▸ **WHAT THE EXERCISE ASKS**
Copy out the rows below, verbatim, from the line with "Working from nearest" up to and including the line with "Answer: (x=482, y=332)".

[Start of SUPPLIED DATA]

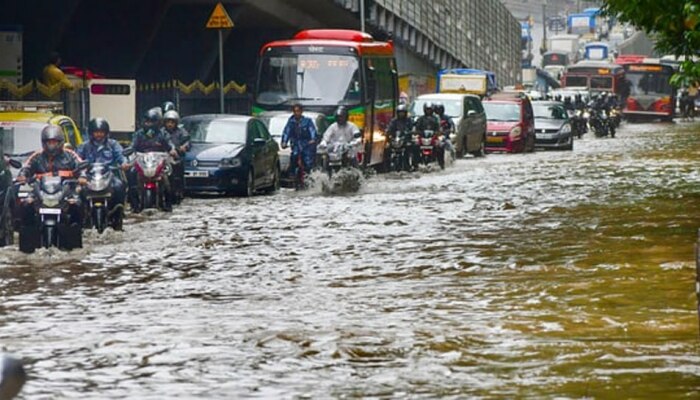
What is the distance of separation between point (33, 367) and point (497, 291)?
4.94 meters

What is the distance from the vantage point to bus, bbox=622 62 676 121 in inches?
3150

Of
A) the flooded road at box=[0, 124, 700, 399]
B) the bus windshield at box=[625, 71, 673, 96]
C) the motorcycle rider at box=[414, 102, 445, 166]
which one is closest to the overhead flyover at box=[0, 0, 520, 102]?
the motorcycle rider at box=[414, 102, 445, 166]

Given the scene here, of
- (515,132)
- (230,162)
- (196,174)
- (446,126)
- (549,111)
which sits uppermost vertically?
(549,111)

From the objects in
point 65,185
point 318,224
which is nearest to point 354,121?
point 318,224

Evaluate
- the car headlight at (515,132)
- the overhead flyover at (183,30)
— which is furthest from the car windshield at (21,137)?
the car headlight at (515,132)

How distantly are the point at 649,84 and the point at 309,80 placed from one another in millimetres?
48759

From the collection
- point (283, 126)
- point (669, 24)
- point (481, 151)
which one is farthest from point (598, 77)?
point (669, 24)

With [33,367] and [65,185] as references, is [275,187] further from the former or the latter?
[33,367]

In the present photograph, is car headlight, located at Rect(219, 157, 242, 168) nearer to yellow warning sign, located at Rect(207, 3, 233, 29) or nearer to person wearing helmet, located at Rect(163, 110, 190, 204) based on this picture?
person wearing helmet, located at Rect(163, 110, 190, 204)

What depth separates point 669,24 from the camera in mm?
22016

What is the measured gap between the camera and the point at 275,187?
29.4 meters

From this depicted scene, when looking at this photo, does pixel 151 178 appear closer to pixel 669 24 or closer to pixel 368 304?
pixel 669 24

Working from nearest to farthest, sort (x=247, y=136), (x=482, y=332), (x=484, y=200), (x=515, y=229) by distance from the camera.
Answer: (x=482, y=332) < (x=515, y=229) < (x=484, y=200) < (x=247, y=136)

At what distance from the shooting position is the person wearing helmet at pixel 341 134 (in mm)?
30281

[End of SUPPLIED DATA]
[Start of SUPPLIED DATA]

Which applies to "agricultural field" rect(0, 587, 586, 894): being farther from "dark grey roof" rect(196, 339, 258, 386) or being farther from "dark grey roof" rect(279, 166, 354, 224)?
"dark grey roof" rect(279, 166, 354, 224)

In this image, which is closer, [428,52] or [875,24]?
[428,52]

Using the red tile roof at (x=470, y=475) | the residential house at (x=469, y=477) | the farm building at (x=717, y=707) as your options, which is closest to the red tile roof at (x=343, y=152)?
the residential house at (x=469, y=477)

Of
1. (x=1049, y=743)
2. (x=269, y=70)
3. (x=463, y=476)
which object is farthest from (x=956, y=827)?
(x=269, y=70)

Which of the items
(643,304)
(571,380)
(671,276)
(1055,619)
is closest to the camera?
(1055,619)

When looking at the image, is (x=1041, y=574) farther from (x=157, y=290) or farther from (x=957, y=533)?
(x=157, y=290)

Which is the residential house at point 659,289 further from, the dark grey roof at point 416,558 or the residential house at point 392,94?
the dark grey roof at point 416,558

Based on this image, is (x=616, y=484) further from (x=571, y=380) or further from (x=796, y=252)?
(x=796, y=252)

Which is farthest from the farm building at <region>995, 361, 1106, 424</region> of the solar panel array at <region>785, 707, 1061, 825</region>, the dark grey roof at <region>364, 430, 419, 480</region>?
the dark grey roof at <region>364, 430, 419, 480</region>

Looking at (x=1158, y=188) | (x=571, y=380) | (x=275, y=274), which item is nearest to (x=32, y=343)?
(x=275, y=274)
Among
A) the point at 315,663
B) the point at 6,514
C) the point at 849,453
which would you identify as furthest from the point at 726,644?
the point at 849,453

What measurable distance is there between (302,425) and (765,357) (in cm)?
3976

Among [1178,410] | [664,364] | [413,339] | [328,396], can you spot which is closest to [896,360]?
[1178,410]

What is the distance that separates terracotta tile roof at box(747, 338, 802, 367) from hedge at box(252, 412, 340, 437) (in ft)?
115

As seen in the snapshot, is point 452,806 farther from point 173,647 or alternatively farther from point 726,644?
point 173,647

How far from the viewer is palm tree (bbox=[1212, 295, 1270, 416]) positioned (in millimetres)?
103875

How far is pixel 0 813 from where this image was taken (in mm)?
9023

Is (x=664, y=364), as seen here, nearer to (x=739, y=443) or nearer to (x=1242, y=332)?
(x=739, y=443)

[End of SUPPLIED DATA]
[Start of SUPPLIED DATA]

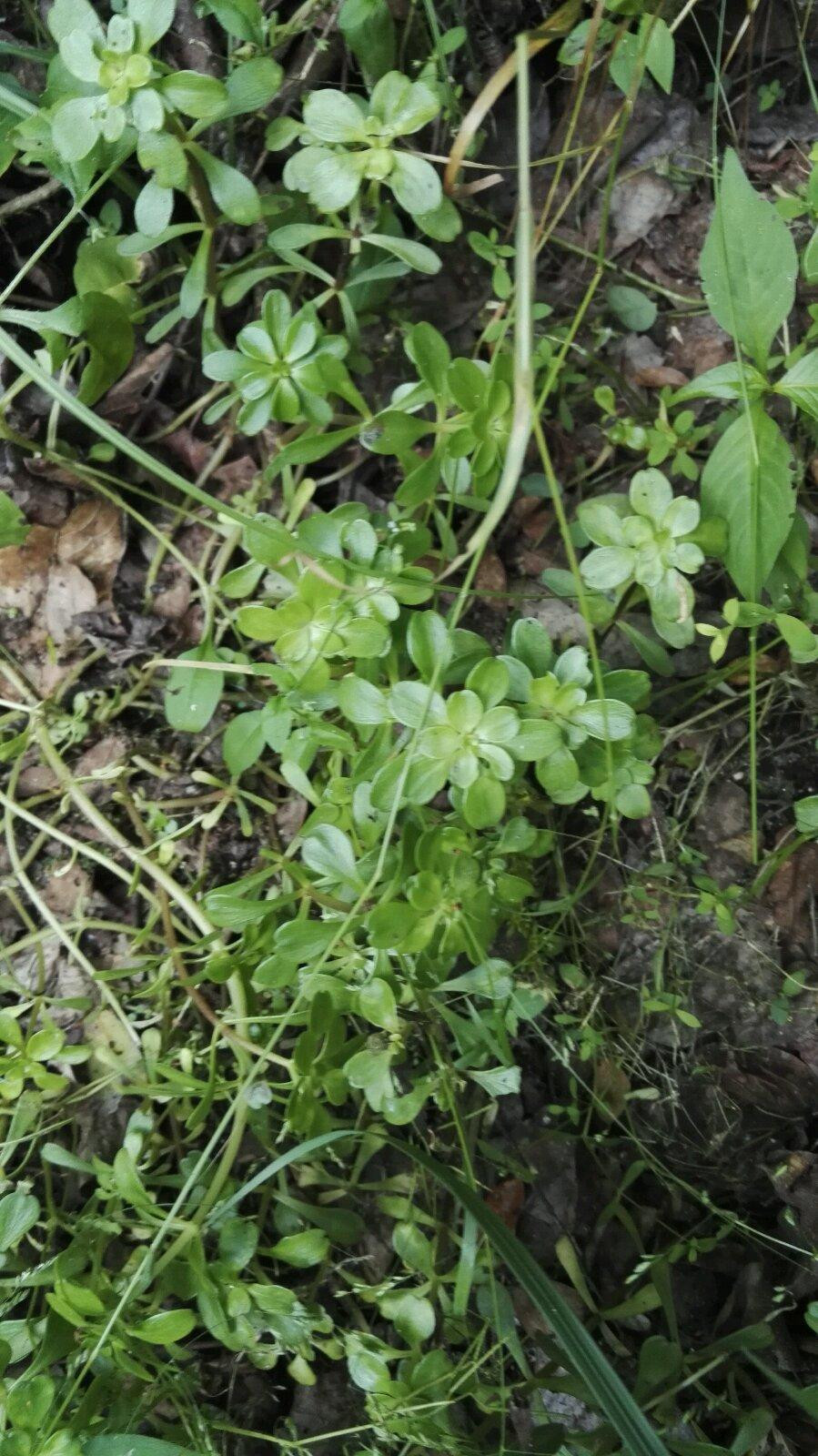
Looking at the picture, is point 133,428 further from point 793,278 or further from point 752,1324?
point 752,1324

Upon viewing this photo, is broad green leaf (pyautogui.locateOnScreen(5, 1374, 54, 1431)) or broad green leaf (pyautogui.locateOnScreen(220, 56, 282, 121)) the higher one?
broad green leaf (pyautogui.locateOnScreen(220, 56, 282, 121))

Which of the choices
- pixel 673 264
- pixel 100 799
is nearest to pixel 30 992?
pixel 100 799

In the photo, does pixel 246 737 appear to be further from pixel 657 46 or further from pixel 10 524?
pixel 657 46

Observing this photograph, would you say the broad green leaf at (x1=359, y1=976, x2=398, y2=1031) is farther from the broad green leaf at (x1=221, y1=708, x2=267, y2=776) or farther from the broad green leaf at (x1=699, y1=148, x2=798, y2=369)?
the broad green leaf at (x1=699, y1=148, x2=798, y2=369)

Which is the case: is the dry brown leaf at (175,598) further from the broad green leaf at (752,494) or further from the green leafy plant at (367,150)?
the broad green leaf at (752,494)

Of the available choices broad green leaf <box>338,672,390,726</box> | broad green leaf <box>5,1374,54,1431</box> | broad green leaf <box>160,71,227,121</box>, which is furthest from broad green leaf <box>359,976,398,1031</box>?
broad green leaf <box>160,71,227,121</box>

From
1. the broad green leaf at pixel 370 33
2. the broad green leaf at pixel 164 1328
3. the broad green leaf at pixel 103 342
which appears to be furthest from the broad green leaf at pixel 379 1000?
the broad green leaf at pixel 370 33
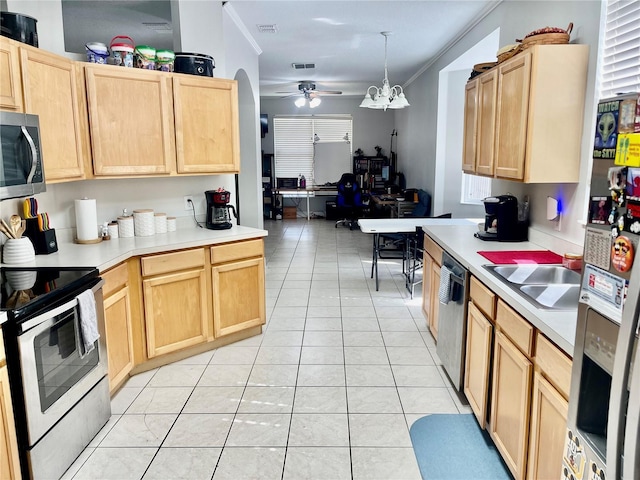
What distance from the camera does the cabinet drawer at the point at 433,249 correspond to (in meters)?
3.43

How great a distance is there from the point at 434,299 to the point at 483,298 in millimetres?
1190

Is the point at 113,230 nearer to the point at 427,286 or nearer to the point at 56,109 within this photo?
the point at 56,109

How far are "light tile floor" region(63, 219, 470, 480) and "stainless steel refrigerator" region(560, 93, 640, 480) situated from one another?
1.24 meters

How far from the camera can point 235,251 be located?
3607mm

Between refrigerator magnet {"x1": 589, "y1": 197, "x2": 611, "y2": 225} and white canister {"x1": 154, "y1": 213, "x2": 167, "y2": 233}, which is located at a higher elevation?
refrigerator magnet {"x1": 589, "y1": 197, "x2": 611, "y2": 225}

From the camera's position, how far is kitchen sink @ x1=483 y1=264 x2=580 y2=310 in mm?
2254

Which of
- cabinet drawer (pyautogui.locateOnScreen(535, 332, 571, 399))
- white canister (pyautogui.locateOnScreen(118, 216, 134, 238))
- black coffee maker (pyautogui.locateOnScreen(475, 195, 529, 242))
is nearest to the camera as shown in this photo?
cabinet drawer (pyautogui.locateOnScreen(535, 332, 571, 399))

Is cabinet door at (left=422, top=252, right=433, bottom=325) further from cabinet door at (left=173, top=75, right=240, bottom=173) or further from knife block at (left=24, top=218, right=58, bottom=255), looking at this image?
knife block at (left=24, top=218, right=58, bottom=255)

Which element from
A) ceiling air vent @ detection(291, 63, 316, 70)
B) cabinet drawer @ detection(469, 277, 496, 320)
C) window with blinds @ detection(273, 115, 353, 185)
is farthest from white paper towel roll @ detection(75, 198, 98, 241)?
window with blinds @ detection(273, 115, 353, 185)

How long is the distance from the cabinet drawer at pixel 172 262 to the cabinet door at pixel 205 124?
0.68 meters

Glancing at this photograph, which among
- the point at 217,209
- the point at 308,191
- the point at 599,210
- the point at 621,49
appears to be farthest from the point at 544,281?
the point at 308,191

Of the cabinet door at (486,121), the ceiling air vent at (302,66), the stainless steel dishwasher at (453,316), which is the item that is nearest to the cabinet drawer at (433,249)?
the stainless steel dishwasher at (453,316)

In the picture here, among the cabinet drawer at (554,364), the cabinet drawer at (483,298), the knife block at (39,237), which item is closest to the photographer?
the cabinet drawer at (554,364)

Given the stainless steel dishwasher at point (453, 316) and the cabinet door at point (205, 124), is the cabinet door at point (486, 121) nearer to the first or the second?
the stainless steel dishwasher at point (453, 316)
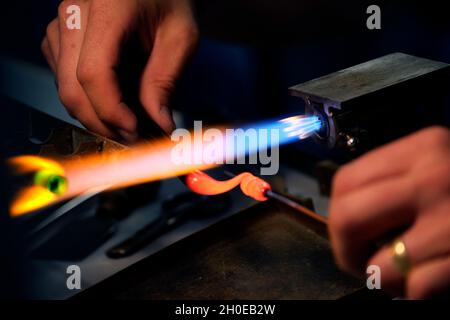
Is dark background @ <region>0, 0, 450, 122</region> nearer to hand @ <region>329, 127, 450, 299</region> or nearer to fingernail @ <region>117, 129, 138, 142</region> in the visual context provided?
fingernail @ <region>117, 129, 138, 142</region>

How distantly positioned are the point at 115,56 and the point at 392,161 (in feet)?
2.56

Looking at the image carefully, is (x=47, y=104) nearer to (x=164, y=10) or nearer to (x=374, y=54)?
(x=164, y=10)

[End of SUPPLIED DATA]

▸ **CORRECT ANSWER**
Working from nearest to farthest, sort (x=247, y=136), (x=482, y=332), (x=484, y=200), (x=515, y=229) by distance from the camera.
Answer: (x=482, y=332) < (x=515, y=229) < (x=484, y=200) < (x=247, y=136)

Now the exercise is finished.